A well-known, much-utilized, estate planning device seeks to devolve the most valuable asset of most people to their descendants in what testators perceive as the fairest way. As with all attempts at fair distribution, it attracts my interest on the occasions when it doesn’t work.
Simply, the device is to bequeath the family home to all children specifically and equally. Abuse has given rise, among other things, to the Uniform Protection of Heirs Property Act. Practicality has bestowed unanticipated tax complexities when one heir seeks to buy out the other. See my blogpost “Life After Federal Tax Consequences,” 6/17/11.
STJ Peter (“HB”) Panuthos illustrates another such in Edward George Shlikas, T. C. Sum. Op. 2024-10, filed 6/20/24. Here, Section 72(t)(2)(F), (8)(D)(i), combine to hit Edward George with 13K via the 10% whatever-it-is and a Section 6662(a) chop.

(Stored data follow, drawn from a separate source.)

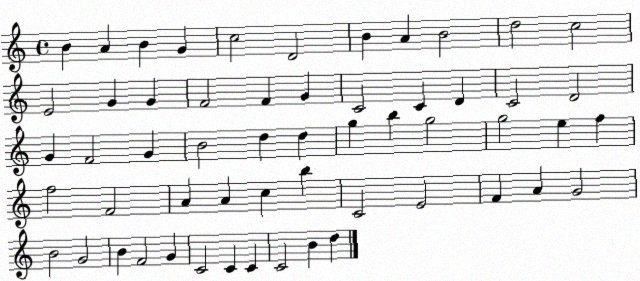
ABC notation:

X:1
T:Untitled
M:4/4
L:1/4
K:C
B A B G c2 D2 B A B2 d2 c2 E2 G G F2 F G C2 C D C2 D2 G F2 G B2 d d g b g2 g2 e f f2 F2 A A c b C2 E2 F A G2 B2 G2 B F2 G C2 C C C2 B d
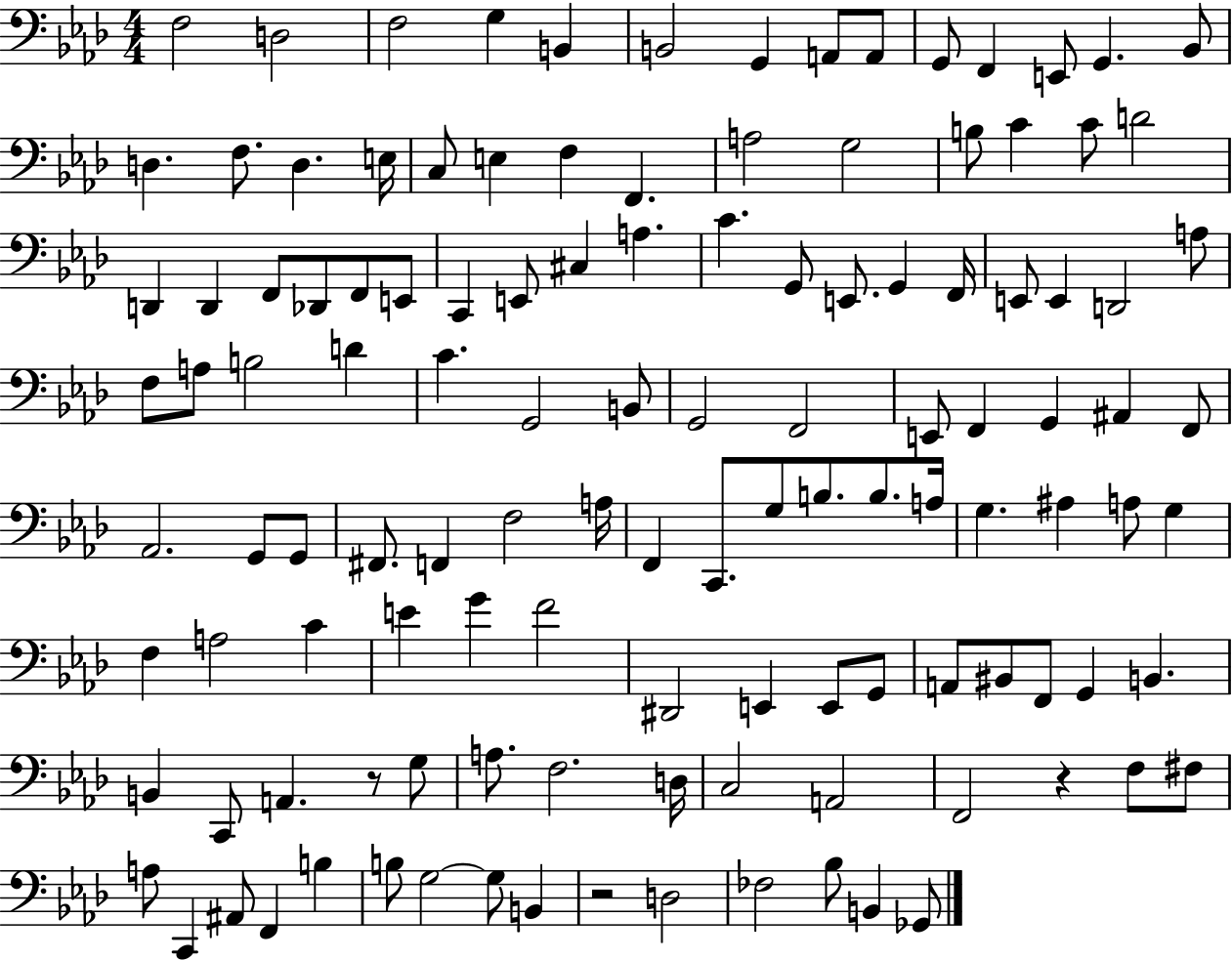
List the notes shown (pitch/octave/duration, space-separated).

F3/h D3/h F3/h G3/q B2/q B2/h G2/q A2/e A2/e G2/e F2/q E2/e G2/q. Bb2/e D3/q. F3/e. D3/q. E3/s C3/e E3/q F3/q F2/q. A3/h G3/h B3/e C4/q C4/e D4/h D2/q D2/q F2/e Db2/e F2/e E2/e C2/q E2/e C#3/q A3/q. C4/q. G2/e E2/e. G2/q F2/s E2/e E2/q D2/h A3/e F3/e A3/e B3/h D4/q C4/q. G2/h B2/e G2/h F2/h E2/e F2/q G2/q A#2/q F2/e Ab2/h. G2/e G2/e F#2/e. F2/q F3/h A3/s F2/q C2/e. G3/e B3/e. B3/e. A3/s G3/q. A#3/q A3/e G3/q F3/q A3/h C4/q E4/q G4/q F4/h D#2/h E2/q E2/e G2/e A2/e BIS2/e F2/e G2/q B2/q. B2/q C2/e A2/q. R/e G3/e A3/e. F3/h. D3/s C3/h A2/h F2/h R/q F3/e F#3/e A3/e C2/q A#2/e F2/q B3/q B3/e G3/h G3/e B2/q R/h D3/h FES3/h Bb3/e B2/q Gb2/e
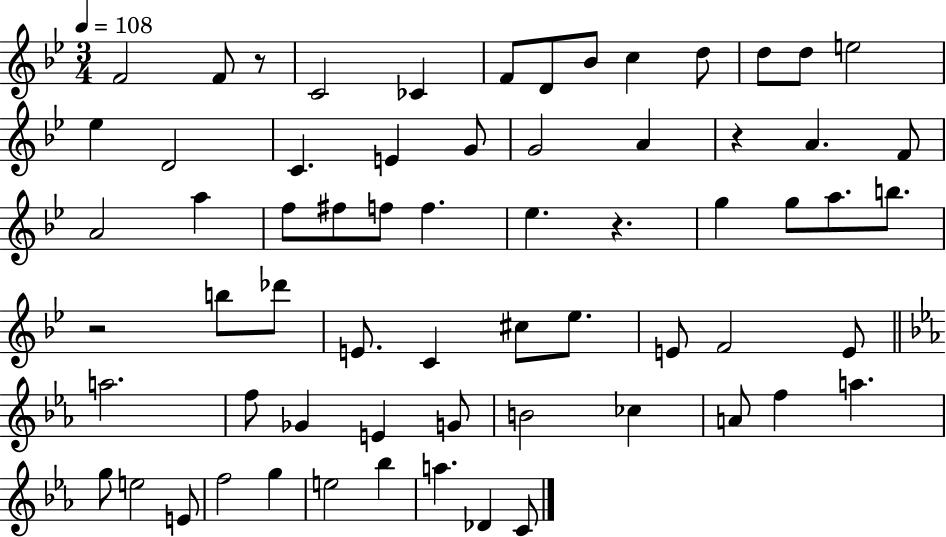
{
  \clef treble
  \numericTimeSignature
  \time 3/4
  \key bes \major
  \tempo 4 = 108
  f'2 f'8 r8 | c'2 ces'4 | f'8 d'8 bes'8 c''4 d''8 | d''8 d''8 e''2 | \break ees''4 d'2 | c'4. e'4 g'8 | g'2 a'4 | r4 a'4. f'8 | \break a'2 a''4 | f''8 fis''8 f''8 f''4. | ees''4. r4. | g''4 g''8 a''8. b''8. | \break r2 b''8 des'''8 | e'8. c'4 cis''8 ees''8. | e'8 f'2 e'8 | \bar "||" \break \key c \minor a''2. | f''8 ges'4 e'4 g'8 | b'2 ces''4 | a'8 f''4 a''4. | \break g''8 e''2 e'8 | f''2 g''4 | e''2 bes''4 | a''4. des'4 c'8 | \break \bar "|."
}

Edward George was caretaker of Mom’s home and caregiver to Mom. Edward George gave up his job and his rented apartment to move in with Mom during her last illness. Mom, apparently seeking fairness, bequeathed home to Edward George and bro Greg as joint tenants with right of survivorship. In English, this means last man standing takes all.

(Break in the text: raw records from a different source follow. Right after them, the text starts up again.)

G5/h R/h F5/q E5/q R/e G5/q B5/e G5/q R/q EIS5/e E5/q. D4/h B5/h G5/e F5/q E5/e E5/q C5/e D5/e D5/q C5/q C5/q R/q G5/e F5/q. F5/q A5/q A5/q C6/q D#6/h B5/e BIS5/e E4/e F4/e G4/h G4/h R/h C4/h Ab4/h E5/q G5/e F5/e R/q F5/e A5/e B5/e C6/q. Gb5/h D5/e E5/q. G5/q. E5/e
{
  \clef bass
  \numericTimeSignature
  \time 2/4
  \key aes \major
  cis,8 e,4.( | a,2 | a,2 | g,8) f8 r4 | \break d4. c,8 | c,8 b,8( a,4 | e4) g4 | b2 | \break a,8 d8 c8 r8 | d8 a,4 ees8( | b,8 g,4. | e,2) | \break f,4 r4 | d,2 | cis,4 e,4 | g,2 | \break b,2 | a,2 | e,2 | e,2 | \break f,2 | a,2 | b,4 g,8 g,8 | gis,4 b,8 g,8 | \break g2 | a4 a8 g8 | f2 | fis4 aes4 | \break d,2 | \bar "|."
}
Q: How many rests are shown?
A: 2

Edward George thus must buy out bro Greg’s share with cash from his retirement plans, but can’t prove the cash came from an IRA, a SEP, or a SEP/Simple. Thus, the $10K tax-free first-time homebuyer out is not available to Edward George, who is well below the 59-1/2 age cutoff for the Section 72(t) 10% whatever.
Edward George’s arguments about the arbitrary nature of the statute fall flat. Pore l’il ol’ Tax Court can’t help that.
“Petitioner contends that the imposition of the 10% additional tax on early distributions is arbitrary and capricious as the exceptions under section 72(t)(2) establish arbitrary qualifications. He contends it is arbitrary to allow an exception for using a distribution for higher education expenses per section 72(t)(2)(E) but not for the purchase of a home. He alternatively argues that had he made the distribution just 30 days later in 2020 instead of 2019, he would have qualified for the exception made for distributions under the Coronavirus Aid, Relief, and Economic Security Act, Pub. L. No. 116-136, § 2202, 134 Stat. 281, 340–43 (2020).
“The Court is a court of limited jurisdiction and lacks general equitable powers. There is no authority in the Code or caselaw for an equitable or hardship exception to the imposition of additional tax under section 72(t) on early distributions from a retirement account.” T. C. Sum. Op. 2024-10, at pp. 4-5. (Citations omitted).
Word to estate planners: Equal shares may be an easy solution for client and planner. For the beneficiaries/legatees, however, equal is not always fair.
As an Authority even more exalted than STJ Peter (“HB”) Panuthos put it, it comes to bring not peace, but a sword.